● Texto da página
Porto Alegre sedia, nesta semana, a Copa da Juventude de Vela, competição com 109 atletas representando Bahia, Pernambuco, Rio de Janeiro, Santa Catarina, São Paulo, Rio Grande do Sul e o Distrito Federal, que acontece na raia do Veleiros do Sul.
Os barcos das classes ILCA 6 e 7, 14 duplas na classe 29er e 15 duplas na 420 irão competir na raia do Veleiros do Sul até o próximo sábado. A competição é seletiva para a formação da Equipe Brasileira de Vela Jovem, que representará o Brasil no Campeonato Mundial da Juventude sub-19 de 2025, em Vilamoura, Portugal. Além disso, será uma etapa de seleção para ingresso no Programa de Vela Jovem da Confederação Brasileira de Vela (CBVela), que busca desenvolver novos talentos para o futuro da modalidade.
Dono de cinco medalhas olímpicas, duas de ouro e duas de bronze na classe Star e uma de prata no Soling, Torben Grael está em Porto Alegre. Head coach da equipe olímpica da vela brasileira, o experiente velejador de 64 anos conversou com a reportagem de Zero Hora e Rádio Gaúcha sobre o momento da vela brasileira.
Qual a importância de estar em um evento como a Copa da Juventude?
Super interessante a Copa da Juventude, porque daqui saem os possíveis velejadores de futuras equipes olímpicas brasileiras. É bastante importante acompanhar a evolução e ver aqueles que se destacam mais para a nós termos um olhar mais atento a esses jovens que estão com possibilidades de seguir na carreira de vela. A gente tem uma equipe olímpica bem reduzida. Nós temos poucos velejadores fazendo vela olímpica no Brasil.
Os motivos são fáceis de entender. O custo é muito alto, a dedicação necessária é muito grande e isso impacta na vida pessoal de cada um e nós, como Confederação, temos tentado estimular a vela jovem. A vela de base que basicamente é a classe optimist é bastante forte, dinâmica. Mas depois do optimist tínhamos um vazio grande e por isso a confederação tem estimulado bastante a Copa da Juventude, as classes de vela jovem, na esperança de aumentar um pouco a (equipe) vela olímpica, que tem muito poucos atletas participando.

● Tarefas propostas
**a)** Responda, com base na reportagem sobre a Copa da Juventude de Vela:
(i) Quantos atletas participam da competição?
(ii) Em que cidade será disputado o Campeonato Mundial da Juventude sub-19 de 2025?
(iii) Qual é a idade de Torben Grael?
**b)** Extraia da reportagem sobre a Copa da Juventude de Vela o trecho que vai de "Os barcos das" até "futuro da modalidade.", inclusive, sem qualquer alteração.
**c)** Continue a reportagem sobre a Copa da Juventude de Vela a partir da última frase apresentada.

● Linhas extraídas
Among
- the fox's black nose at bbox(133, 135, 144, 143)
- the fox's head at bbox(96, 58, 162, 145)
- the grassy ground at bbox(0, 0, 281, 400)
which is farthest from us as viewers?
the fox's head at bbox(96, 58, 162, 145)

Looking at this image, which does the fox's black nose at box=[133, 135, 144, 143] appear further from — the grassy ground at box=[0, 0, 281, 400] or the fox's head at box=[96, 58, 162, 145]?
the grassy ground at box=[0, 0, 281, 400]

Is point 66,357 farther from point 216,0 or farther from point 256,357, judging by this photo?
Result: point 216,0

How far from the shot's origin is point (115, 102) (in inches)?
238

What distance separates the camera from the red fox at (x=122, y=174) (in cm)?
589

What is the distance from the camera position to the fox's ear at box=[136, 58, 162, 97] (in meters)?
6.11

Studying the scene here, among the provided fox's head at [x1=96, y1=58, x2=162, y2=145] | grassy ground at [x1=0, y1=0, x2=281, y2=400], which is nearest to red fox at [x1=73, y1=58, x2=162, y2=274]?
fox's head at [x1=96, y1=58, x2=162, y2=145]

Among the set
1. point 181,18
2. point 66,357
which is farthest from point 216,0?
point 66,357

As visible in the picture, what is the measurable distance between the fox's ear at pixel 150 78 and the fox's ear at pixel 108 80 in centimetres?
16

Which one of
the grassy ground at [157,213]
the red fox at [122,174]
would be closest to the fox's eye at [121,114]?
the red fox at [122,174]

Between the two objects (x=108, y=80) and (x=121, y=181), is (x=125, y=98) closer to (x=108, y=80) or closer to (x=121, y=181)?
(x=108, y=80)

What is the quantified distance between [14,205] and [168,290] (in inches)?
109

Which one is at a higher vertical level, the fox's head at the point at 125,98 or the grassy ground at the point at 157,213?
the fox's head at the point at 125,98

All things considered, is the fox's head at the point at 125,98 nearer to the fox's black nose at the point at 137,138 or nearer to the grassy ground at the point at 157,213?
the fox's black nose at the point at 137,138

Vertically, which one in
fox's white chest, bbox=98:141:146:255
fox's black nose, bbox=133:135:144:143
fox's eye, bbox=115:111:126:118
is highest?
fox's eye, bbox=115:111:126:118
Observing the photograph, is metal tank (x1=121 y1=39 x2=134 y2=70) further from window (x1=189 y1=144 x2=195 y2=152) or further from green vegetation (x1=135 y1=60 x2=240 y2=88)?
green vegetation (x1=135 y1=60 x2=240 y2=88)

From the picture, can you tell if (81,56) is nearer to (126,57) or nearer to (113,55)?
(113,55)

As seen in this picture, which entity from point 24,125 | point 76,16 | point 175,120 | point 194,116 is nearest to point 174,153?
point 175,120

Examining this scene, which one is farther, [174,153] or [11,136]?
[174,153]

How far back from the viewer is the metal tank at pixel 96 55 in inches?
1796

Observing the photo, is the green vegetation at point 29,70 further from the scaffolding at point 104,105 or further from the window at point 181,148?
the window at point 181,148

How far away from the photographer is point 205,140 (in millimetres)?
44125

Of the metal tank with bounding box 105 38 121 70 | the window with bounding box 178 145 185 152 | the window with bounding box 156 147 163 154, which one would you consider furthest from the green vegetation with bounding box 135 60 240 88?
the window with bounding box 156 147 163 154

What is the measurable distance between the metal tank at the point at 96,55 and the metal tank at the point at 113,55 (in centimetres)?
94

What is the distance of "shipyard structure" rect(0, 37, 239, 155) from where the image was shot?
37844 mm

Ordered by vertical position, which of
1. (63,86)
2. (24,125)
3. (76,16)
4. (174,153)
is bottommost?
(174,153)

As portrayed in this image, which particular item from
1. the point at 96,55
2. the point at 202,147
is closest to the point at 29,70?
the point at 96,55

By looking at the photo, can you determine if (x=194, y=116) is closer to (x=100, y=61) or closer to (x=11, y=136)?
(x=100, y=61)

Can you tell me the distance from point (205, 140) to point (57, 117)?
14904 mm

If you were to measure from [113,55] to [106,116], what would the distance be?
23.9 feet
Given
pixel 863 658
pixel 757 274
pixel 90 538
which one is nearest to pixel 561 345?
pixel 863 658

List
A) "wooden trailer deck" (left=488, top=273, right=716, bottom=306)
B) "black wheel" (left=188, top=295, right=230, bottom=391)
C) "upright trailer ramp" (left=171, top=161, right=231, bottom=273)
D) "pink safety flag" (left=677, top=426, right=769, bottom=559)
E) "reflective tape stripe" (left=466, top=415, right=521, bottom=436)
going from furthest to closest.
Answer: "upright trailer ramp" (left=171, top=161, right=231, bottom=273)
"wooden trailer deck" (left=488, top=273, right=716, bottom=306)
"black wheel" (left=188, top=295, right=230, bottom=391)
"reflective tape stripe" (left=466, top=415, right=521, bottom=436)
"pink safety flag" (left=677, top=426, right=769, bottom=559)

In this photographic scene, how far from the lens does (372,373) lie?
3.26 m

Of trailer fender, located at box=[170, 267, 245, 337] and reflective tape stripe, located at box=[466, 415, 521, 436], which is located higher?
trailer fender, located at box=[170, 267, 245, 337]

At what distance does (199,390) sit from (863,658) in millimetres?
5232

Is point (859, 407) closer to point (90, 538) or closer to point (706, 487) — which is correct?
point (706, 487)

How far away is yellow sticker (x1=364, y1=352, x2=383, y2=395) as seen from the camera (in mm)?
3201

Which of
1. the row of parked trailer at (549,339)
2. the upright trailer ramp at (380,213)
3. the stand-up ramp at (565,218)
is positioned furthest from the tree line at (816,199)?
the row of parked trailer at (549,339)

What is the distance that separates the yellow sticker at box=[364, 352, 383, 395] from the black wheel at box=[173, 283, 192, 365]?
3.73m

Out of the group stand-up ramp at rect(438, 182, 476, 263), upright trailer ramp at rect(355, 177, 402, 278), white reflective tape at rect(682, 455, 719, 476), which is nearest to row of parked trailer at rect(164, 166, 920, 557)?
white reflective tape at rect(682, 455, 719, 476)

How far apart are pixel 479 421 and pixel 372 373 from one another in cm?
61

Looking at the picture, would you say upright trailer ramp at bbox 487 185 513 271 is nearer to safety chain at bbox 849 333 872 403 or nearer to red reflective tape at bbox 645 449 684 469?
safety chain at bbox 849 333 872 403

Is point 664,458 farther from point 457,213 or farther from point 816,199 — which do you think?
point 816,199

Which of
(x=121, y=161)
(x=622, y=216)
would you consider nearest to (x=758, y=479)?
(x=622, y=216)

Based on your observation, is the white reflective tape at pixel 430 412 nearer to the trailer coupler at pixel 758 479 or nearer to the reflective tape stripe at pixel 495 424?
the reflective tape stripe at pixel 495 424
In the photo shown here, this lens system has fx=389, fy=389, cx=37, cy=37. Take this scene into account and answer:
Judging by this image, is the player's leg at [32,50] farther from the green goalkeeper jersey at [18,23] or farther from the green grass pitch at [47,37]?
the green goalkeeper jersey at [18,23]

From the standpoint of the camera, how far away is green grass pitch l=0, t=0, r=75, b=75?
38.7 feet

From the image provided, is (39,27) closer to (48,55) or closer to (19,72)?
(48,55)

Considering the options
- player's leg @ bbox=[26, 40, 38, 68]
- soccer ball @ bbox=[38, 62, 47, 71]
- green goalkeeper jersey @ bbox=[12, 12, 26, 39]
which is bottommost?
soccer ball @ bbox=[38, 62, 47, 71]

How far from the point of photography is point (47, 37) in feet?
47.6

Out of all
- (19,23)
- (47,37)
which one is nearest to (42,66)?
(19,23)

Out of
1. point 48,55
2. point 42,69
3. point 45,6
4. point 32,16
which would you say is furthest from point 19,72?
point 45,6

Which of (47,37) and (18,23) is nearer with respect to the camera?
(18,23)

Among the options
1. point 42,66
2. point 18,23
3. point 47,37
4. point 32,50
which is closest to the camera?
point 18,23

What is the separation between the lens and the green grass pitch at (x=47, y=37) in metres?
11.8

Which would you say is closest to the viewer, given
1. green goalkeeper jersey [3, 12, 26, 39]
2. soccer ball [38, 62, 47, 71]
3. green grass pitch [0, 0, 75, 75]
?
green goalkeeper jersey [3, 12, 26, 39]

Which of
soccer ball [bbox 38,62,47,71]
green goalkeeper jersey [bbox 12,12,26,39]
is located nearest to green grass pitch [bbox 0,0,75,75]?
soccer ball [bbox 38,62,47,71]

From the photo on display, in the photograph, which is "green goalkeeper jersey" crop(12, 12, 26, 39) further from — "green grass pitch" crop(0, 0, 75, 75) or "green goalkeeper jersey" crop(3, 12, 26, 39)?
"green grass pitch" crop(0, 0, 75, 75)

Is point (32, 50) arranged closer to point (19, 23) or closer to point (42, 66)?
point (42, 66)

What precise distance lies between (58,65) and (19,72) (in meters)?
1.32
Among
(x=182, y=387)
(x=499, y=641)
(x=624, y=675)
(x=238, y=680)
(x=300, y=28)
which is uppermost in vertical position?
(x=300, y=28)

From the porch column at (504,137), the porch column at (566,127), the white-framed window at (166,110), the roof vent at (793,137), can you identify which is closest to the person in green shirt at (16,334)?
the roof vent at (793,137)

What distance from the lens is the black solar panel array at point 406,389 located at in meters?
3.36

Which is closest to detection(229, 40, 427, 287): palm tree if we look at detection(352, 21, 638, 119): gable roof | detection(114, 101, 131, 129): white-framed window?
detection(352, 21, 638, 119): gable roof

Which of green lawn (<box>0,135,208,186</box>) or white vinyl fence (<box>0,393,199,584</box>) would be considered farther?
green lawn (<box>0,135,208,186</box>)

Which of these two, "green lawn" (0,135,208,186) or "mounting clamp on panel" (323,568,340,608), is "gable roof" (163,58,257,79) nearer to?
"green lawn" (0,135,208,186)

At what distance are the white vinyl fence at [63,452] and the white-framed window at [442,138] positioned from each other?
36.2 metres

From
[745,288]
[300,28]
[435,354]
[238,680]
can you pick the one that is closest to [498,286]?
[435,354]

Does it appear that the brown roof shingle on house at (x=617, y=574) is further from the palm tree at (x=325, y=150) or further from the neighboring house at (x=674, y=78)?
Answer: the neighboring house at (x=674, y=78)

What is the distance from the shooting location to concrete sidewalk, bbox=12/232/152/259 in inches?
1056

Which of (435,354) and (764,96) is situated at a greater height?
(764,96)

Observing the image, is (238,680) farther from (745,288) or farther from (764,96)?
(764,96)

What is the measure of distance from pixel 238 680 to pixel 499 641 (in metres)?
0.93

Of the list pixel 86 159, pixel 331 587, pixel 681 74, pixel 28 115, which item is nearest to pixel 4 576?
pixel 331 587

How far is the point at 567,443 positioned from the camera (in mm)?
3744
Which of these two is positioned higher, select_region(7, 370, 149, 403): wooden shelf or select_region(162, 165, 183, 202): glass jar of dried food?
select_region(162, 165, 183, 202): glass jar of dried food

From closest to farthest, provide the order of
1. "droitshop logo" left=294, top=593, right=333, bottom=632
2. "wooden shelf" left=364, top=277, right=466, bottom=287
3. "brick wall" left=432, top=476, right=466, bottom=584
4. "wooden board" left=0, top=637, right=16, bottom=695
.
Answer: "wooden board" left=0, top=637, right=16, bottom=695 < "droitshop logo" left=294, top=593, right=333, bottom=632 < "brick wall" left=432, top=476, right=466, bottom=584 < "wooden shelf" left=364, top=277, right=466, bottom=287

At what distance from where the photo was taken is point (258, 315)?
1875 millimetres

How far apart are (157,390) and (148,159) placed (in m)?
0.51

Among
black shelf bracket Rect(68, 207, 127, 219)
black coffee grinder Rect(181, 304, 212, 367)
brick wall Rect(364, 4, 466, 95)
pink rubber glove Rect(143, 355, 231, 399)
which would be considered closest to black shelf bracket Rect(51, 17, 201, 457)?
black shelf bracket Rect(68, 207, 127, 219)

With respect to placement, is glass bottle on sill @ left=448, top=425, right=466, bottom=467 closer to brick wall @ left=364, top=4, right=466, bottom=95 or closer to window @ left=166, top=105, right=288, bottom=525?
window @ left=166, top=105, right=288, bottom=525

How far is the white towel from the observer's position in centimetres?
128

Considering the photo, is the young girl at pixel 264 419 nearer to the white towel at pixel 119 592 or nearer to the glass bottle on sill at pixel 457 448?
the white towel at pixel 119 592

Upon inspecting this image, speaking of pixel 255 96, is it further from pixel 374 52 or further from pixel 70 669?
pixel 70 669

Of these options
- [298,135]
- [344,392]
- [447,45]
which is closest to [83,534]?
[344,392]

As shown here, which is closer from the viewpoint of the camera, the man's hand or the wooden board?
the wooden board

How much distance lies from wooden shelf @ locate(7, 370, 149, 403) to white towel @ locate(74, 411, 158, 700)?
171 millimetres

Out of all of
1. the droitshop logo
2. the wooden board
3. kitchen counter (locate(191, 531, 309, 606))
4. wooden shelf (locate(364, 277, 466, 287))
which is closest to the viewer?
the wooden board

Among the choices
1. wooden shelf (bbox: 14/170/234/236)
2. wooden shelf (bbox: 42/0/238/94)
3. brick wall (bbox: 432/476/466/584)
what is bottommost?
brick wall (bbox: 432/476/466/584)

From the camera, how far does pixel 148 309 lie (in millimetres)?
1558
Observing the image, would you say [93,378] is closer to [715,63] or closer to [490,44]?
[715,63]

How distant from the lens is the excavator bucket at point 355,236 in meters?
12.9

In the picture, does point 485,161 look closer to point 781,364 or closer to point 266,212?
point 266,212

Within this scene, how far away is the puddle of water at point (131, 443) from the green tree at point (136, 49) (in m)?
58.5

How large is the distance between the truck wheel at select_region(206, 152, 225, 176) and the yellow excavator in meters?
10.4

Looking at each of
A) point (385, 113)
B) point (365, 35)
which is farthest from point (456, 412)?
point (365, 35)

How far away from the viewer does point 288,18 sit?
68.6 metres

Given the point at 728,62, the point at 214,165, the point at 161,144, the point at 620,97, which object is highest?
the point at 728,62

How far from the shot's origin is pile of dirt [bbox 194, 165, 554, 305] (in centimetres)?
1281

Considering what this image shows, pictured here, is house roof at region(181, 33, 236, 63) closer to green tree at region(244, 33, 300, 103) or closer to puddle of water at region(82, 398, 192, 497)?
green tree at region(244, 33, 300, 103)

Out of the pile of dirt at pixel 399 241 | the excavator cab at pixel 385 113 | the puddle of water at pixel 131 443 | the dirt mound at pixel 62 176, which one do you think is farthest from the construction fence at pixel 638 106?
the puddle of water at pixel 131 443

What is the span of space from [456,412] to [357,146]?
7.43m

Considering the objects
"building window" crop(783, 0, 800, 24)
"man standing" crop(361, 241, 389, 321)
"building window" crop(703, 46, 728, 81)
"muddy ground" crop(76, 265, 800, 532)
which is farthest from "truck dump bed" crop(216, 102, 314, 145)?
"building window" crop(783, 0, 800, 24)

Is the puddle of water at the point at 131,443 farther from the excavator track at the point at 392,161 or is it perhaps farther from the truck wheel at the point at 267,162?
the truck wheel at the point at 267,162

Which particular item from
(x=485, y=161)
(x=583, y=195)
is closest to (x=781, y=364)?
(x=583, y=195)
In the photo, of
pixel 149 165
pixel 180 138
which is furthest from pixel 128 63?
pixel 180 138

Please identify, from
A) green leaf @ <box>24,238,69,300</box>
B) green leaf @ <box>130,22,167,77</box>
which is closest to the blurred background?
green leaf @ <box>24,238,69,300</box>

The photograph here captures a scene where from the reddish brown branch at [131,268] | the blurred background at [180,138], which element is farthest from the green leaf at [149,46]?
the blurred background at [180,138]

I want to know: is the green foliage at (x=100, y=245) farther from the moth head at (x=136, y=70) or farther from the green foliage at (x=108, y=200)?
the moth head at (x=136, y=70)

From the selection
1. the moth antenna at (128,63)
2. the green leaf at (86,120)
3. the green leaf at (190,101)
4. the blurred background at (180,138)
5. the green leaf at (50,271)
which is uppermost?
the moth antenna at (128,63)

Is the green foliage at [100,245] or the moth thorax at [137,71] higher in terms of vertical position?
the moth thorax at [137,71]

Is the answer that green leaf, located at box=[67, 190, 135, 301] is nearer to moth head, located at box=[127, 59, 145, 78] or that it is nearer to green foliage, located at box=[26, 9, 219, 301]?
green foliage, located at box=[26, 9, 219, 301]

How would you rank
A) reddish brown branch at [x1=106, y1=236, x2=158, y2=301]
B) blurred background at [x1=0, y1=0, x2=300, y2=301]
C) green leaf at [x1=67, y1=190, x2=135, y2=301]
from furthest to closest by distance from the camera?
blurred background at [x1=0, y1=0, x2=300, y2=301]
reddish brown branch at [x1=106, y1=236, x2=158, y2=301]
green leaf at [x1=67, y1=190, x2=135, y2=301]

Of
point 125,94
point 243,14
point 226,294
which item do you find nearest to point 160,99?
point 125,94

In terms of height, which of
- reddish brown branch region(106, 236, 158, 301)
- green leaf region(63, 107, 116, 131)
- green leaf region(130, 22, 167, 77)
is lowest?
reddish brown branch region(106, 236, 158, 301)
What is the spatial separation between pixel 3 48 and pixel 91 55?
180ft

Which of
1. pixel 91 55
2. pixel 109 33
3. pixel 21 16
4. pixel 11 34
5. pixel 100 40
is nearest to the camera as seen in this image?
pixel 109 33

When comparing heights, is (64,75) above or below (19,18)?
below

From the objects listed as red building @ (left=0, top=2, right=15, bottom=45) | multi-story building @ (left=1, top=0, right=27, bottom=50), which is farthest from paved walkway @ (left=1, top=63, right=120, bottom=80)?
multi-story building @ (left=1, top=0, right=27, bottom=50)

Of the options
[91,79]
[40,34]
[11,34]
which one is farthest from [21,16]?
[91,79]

● Conjunto de respostas
**a)**
(i) 109 atletas.
(ii) Em Vilamoura, Portugal.
(iii) 64 anos.

**b)**
Os barcos das classes ILCA 6 e 7, 14 duplas na classe 29er e 15 duplas na 420 irão competir na raia do Veleiros do Sul até o próximo sábado. A competição é seletiva para a formação da Equipe Brasileira de Vela Jovem, que representará o Brasil no Campeonato Mundial da Juventude sub-19 de 2025, em Vilamoura, Portugal. Além disso, será uma etapa de seleção para ingresso no Programa de Vela Jovem da Confederação Brasileira de Vela (CBVela), que busca desenvolver novos talentos para o futuro da modalidade.

**c)**
Hoje em dia temos muitas cobranças sobre jovens atletas por resultados. Como você enxerga isso e quais conselhos passa para eles?
Hoje em dia há uma pressão grande desde a vela de base, pelos resultados. Eu acho um pouco exagerado. Mas fazer (cobrança) demais quando são jovens, não sei o quanto surte efeito. A vela olímpica é super exigente em termos de dedicação e você vir desde pequeno com esse tipo de aproximação (cobrança) pode saturar. Eu acho que na vela de base temos que ter o cuidado de não colocar pressão demais. E a vela jovem é um meio caminho e não necessariamente você ter tido um resultado ruim na base ou na vela jovem, significa que você não possa ter sucesso mais à frente.
Nós temos alguns casos, como a Kahena (Kunze) que não teve grandes resultados na base, no optimist, e é uma bicampeã olímpica. O Marcelo Ferreira também (ganhou dois ouros e um bronze em parceria com Torben). É muito importante a pessoa curtir o que está fazendo. claro que é importante competir, se dedicar, mas curtir o processo senão vira um trabalho e fica uma coisa meio sem graça.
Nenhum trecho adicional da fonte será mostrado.